Rimmer looking distraught.Yes, I know that the main point of Red Dwarf is that Lister is desperately trying to get back to earth, but this really is only a convenient plot point for the episodes to hang on. If you look at all the episodes as a whole, the one thing that strikes you is just how much we learn about Rimmer. Let’s face it, the character is an absolute godsend to a comedy writer. The very first episode, The End, is a case in point. Although this is ostensibly an episode about Lister, we actually learn far more about Rimmer’s character; his meticulousness, pomposity, love of bureaucracy, respect for authority and total lack of humour. The jokes about Rimmer’s exam and the exam scene itself tell us more about Rimmer’s dependence on order, with his attempts to cheat illustrating his refusal to accept his own limitations. Lister is, and remains for much of Red Dwarf, Rimmer’s conveniently placed kicking boy.

Actually, let’s stay with the first episode for a while. The clue to who is the real driving force in the series is hinted at when Lister asks Holly why he chose to revive Rimmer as the one hologrammatic companion the ship could sustain. Holly’s reasoning may seem fairly cold and unemotional, seeing as many of us spend far too much time in the company of workmates than we would choose to, but in fact it makes perfect sense. Rimmer is the only person Holly could have revived that would have lead the series anywhere, for a start, and, on a character level, is also the only option. Holly knew that Lister would have a tough time ahead when he finally emerged from stasis. Not only would Lister have to cope with being three million light years away from Earth and the death of the rest of the crew, but that Lister, the lowest rank on the ship, would be in charge of a very large mining vessel in deep space.
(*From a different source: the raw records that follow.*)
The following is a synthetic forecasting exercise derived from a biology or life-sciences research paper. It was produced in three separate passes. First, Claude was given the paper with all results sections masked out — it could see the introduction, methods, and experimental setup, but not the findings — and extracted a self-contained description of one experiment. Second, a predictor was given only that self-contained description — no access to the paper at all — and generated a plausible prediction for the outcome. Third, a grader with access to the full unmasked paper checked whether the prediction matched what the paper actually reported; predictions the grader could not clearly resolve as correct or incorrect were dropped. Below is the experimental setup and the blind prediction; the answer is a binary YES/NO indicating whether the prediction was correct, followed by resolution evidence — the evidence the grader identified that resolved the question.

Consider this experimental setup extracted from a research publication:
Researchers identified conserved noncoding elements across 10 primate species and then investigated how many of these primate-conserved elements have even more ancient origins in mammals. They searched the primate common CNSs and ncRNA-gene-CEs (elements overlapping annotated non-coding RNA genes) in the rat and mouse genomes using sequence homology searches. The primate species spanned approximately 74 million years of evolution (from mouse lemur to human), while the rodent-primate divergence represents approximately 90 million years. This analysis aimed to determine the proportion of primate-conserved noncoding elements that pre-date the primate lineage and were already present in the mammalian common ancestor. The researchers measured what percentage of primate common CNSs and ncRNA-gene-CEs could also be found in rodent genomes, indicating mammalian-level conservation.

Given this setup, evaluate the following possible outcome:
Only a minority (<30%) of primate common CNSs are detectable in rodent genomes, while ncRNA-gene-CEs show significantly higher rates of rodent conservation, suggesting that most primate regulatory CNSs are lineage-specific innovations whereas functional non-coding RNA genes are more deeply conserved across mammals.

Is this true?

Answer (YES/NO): NO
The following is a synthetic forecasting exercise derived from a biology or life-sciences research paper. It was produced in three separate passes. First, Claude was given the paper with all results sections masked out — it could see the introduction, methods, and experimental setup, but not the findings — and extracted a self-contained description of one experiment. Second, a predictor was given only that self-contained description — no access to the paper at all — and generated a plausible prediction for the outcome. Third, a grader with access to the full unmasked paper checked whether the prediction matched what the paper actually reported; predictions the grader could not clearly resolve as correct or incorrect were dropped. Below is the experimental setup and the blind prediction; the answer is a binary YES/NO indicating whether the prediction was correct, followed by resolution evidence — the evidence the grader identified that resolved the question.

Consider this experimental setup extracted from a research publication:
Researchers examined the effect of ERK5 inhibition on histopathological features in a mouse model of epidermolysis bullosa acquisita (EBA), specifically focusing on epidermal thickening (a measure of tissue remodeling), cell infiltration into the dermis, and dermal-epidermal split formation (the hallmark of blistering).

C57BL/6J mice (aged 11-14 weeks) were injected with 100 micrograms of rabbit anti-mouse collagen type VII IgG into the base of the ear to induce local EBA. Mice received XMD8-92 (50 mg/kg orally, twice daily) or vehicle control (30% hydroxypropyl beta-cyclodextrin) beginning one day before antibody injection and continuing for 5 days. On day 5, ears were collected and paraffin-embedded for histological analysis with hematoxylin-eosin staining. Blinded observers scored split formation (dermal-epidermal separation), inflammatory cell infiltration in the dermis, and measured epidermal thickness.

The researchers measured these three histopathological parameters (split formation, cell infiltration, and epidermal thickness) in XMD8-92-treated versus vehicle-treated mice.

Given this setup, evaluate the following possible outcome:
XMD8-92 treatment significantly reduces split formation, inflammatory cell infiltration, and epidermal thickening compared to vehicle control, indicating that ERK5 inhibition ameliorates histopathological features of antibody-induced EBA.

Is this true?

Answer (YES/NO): NO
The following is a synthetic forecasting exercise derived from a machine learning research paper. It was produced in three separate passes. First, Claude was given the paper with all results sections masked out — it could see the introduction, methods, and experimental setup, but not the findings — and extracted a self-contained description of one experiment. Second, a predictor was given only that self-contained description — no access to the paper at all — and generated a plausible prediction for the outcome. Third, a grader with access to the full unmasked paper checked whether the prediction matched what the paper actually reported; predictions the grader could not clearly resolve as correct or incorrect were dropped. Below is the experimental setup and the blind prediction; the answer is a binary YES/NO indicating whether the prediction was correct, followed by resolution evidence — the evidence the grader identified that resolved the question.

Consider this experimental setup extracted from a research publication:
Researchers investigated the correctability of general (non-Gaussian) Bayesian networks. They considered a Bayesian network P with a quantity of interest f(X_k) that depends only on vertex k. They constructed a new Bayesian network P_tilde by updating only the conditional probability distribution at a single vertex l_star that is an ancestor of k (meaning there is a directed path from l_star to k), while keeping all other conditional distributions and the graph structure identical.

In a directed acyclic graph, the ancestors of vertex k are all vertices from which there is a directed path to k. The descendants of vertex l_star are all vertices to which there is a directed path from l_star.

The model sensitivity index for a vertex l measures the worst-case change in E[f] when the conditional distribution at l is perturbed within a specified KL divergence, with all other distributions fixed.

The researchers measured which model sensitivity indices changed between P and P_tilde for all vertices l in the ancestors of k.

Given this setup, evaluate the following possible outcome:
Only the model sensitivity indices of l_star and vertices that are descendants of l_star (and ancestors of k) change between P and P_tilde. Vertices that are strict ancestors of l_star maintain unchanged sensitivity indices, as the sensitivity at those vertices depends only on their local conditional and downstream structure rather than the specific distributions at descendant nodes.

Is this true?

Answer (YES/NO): YES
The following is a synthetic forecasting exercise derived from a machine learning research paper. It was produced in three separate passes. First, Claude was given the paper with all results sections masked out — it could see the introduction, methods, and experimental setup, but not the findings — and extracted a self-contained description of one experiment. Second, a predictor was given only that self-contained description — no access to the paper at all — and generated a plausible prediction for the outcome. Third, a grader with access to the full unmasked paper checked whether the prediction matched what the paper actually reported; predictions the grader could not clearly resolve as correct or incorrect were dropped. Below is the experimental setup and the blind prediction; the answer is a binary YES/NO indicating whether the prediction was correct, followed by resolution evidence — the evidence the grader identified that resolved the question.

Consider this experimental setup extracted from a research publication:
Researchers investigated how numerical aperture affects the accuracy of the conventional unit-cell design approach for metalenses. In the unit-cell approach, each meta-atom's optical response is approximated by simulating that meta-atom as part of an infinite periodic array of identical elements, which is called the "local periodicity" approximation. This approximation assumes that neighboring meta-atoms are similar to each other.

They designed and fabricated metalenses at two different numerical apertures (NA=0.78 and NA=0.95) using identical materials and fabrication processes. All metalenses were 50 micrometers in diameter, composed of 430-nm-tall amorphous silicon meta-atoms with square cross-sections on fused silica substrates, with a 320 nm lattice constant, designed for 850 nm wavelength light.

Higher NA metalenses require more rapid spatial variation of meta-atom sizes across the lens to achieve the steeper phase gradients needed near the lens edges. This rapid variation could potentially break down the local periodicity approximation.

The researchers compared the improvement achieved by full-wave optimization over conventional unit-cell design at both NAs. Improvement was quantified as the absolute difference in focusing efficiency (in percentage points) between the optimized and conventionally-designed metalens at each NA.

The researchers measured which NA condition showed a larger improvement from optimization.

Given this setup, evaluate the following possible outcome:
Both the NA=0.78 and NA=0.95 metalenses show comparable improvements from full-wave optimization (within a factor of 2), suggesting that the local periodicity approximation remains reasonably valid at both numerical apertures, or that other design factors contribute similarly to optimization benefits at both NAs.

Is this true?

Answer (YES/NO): NO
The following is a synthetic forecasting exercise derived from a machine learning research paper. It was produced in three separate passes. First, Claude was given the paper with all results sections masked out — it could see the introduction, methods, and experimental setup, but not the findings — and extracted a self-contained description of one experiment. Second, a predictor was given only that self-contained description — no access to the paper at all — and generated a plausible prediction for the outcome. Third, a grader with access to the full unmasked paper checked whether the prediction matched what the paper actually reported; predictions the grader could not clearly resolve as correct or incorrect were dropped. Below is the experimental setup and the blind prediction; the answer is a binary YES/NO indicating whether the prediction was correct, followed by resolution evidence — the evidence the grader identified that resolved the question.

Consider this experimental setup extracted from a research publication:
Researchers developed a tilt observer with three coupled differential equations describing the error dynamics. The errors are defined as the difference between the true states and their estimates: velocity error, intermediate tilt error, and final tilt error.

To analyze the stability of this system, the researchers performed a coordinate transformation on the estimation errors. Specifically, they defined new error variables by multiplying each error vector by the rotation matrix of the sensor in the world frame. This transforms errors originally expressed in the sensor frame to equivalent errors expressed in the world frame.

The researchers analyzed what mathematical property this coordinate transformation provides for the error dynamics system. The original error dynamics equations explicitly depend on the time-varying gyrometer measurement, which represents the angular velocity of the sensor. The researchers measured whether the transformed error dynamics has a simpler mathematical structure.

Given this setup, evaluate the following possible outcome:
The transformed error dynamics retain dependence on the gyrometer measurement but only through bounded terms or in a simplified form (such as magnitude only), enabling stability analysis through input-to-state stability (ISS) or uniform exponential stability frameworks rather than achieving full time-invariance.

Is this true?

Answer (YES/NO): NO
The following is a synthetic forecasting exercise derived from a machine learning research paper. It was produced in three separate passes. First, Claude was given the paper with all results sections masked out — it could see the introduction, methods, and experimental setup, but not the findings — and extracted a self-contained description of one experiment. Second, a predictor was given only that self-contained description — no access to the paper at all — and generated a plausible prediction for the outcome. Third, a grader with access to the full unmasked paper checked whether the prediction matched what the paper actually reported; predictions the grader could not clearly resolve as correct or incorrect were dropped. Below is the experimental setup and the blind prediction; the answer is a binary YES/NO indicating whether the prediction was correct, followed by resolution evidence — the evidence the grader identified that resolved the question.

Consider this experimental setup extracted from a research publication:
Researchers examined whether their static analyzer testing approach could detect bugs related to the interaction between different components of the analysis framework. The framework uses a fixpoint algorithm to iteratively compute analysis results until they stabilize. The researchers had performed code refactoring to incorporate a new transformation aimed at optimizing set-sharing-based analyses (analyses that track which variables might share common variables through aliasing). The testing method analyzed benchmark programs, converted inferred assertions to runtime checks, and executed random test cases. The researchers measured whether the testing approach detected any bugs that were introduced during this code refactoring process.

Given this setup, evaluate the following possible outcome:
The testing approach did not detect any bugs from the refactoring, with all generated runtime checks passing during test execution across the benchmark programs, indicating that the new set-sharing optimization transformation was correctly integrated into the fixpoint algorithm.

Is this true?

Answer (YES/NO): NO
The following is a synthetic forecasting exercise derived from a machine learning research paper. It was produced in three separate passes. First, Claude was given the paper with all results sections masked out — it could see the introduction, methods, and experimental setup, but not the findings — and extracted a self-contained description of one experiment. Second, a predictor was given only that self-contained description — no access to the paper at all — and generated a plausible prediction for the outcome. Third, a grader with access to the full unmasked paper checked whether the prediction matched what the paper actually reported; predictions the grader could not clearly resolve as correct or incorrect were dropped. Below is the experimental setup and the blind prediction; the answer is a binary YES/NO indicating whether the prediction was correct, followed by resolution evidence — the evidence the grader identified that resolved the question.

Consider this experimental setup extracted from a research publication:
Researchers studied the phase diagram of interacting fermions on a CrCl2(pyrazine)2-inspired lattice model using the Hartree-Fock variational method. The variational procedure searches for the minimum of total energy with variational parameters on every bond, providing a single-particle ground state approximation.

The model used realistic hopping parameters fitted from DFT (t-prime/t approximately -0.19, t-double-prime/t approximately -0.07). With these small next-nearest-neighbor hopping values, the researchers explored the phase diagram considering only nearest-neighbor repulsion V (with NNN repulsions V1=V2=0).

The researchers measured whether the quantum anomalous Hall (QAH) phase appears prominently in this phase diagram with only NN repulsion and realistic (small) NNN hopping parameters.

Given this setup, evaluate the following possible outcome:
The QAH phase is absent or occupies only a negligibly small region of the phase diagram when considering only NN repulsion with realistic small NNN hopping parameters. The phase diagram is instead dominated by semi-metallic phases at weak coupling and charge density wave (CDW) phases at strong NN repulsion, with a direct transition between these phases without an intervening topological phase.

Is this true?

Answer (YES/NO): YES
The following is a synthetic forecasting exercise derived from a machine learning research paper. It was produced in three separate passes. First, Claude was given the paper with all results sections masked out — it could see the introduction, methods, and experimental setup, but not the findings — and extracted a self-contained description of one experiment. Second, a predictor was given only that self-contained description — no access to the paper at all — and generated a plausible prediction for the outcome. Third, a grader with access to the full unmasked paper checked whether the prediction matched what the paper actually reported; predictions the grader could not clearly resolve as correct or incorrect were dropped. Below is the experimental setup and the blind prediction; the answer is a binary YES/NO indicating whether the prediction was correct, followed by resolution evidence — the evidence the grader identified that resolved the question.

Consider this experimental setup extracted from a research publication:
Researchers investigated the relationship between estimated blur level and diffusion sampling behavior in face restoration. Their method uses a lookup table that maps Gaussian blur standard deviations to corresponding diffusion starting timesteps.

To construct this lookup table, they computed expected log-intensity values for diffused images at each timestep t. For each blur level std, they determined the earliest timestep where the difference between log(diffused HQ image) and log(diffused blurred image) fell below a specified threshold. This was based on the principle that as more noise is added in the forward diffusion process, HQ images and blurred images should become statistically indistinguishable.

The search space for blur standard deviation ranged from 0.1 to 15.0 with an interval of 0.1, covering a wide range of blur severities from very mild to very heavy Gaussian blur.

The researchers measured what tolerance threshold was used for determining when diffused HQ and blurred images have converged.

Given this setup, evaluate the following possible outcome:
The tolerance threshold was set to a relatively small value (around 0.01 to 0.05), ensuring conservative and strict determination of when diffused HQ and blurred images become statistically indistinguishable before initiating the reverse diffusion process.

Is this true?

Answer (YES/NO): NO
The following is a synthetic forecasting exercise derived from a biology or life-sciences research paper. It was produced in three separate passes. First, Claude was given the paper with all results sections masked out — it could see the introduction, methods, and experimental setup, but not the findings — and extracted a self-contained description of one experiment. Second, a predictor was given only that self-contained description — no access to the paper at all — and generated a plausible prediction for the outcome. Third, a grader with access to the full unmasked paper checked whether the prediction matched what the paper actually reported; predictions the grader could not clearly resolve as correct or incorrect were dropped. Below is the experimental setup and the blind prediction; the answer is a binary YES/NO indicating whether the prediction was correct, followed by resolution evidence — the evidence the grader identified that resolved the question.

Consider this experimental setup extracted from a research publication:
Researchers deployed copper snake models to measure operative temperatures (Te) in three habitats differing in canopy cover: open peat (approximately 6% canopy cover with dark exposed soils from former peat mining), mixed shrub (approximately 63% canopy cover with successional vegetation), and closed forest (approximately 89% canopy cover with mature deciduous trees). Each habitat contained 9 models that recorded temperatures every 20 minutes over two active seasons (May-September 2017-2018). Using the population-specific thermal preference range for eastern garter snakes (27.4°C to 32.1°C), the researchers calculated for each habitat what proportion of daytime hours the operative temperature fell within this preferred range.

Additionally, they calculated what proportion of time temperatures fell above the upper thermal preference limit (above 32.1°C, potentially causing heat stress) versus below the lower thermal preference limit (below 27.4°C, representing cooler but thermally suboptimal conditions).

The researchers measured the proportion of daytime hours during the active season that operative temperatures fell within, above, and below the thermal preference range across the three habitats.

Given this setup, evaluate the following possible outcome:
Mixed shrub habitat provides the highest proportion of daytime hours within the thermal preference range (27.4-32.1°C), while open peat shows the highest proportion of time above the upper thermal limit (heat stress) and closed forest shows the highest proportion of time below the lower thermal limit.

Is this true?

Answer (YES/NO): NO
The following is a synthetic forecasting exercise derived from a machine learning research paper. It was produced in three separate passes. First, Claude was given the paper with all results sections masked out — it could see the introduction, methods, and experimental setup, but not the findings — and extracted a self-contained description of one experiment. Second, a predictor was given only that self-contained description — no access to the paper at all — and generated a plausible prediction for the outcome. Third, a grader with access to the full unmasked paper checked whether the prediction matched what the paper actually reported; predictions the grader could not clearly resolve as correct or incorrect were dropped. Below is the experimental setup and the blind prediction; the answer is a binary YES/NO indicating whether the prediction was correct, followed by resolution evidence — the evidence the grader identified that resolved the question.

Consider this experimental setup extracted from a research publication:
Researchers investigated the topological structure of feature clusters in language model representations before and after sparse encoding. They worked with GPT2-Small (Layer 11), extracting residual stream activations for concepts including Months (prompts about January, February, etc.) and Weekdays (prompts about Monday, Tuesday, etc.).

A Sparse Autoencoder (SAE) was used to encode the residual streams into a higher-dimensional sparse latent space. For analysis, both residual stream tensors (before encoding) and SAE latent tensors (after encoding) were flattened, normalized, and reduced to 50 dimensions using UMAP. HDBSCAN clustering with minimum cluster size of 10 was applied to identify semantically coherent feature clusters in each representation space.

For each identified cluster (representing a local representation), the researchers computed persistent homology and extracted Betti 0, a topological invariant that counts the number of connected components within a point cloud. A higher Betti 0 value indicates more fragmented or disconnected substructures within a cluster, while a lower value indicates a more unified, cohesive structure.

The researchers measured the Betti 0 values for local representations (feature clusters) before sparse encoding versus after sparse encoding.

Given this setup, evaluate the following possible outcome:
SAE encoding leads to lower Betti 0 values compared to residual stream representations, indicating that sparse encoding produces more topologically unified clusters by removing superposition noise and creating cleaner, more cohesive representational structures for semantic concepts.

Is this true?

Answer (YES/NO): NO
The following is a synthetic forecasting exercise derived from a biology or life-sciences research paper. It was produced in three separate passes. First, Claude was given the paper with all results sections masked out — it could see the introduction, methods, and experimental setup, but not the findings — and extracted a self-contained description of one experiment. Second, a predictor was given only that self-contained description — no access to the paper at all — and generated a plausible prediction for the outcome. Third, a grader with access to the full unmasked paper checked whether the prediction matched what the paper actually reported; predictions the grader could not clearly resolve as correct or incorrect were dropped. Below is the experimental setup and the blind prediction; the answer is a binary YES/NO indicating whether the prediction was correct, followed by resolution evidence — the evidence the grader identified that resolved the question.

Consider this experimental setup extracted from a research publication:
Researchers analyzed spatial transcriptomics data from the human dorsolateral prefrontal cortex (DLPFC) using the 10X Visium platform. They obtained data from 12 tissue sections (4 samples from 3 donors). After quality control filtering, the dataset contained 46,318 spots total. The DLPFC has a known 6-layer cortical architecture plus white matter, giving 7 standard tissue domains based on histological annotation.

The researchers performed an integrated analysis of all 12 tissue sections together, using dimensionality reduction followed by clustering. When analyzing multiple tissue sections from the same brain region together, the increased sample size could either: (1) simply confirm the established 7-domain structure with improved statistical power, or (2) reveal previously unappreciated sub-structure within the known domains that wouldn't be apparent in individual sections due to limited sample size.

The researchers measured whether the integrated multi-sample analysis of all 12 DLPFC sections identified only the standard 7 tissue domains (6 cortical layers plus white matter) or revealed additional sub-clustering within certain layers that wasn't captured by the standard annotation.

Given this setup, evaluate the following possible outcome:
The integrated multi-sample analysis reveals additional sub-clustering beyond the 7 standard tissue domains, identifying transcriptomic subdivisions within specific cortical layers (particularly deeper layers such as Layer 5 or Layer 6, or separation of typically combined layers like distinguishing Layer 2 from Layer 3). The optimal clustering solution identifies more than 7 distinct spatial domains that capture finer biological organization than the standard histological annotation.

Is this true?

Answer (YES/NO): NO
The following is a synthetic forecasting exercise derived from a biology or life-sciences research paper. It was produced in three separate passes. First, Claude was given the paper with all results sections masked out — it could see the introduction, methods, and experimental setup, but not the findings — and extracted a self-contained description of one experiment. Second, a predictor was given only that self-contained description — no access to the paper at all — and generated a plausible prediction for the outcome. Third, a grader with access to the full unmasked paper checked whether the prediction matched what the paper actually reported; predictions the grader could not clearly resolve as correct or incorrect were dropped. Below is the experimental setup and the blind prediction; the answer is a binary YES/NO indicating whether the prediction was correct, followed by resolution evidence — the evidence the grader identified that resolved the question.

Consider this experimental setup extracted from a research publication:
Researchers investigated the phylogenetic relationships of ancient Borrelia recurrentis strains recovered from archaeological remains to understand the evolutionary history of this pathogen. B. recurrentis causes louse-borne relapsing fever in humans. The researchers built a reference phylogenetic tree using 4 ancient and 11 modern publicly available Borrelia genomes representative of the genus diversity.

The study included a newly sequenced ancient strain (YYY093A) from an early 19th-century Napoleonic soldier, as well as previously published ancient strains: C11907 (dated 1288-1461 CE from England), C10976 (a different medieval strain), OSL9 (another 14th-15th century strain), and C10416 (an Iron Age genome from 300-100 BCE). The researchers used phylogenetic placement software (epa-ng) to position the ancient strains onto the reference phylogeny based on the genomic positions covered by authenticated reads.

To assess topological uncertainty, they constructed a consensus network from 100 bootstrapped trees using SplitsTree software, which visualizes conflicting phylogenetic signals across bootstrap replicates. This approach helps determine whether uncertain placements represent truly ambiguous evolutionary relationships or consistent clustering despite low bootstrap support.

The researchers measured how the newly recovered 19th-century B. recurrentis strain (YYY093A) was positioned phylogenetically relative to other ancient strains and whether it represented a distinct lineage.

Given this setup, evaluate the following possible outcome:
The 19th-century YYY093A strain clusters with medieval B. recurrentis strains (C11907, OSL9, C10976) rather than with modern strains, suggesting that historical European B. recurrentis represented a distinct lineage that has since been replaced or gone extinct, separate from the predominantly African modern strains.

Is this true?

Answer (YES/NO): NO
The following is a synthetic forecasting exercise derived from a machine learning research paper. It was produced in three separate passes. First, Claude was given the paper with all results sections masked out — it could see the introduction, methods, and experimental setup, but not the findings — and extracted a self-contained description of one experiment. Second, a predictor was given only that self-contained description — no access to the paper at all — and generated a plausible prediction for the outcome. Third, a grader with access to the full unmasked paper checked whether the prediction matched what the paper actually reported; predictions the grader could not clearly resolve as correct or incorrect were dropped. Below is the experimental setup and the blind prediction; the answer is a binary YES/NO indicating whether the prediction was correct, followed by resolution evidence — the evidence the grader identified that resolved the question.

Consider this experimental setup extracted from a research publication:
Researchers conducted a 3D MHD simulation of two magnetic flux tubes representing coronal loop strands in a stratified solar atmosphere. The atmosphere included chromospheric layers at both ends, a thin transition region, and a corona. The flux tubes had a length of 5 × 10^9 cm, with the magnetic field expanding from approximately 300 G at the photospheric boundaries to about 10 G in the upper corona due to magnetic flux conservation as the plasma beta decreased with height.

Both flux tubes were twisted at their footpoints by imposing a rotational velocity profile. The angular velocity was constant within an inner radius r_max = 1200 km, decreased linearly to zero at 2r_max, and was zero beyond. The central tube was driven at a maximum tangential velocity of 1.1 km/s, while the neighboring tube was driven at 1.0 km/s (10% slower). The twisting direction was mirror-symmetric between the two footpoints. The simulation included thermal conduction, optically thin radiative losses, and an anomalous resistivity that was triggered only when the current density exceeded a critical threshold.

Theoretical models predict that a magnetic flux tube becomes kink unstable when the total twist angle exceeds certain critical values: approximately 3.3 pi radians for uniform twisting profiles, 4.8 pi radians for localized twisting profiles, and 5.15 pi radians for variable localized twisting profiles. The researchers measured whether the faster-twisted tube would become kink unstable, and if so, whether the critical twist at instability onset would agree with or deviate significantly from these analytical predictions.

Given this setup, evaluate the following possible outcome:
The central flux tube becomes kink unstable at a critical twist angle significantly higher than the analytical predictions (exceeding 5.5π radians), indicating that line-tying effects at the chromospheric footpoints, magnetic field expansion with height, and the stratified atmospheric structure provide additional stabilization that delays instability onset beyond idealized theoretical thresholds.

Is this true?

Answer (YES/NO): NO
The revival of Chen, Selby or Petersen may have pleased Lister initally, but, as we see earlier in the episode, they are little more than drinking buddies. Life on the empty, directionless Red Dwarf would have consisted of Lister and his friend drinking themselves into a stupor, and probably perishing in a misguided drunk experiment with an airlock. This would hardly serve Holly’s purposes: Holly needs someone to give him commands to get him out of what was a rather boring program loop.

So? I hear you ask. What about Kochanski? Well, indeed. What about her, eh? It was never established at this point whether Kochanski was really ever attracted to Lister, and even if she had been, their love affair had numerous risks for Holly. Not only would there have been the risks of a loved-up couple being obsessed with their inability to touch, so being totally unprepared for any trouble lurking behind the nearest star, but what would have happened if Lister and Kochanski had broken up? Would Lister have ordered Holly to erase her? The effect of this on Lister would have been catastrophic. The main reason for reviving Rimmer is so Holly has a way of keeping the lazy and directionless Lister in check. The entrance of Chris Barrie as the now hologrammatic Rimmer makes everything clear, with a manner that is equal parts anger, bitterness and sorrow. The dead Rimmer is no different to the living Rimmer, albeit with a couple of extra chips on his shoulder. Rimmer has already shown that he finds security in rules and regulations, and is clinging on to them even more desperately in this highly unusual situation. Although Lister is dismayed at his return, his instant reaction shows that Rimmer is one of the few people in the universe that can rouse him to action, even if it’s only to get one over on him. Rimmer is literally Lister’s reason to get out of bed in the morning (or afternoon). Fun as it is for Lister to annoy Rimmer by staying in bed, it’s not half as much fun as actually doing something.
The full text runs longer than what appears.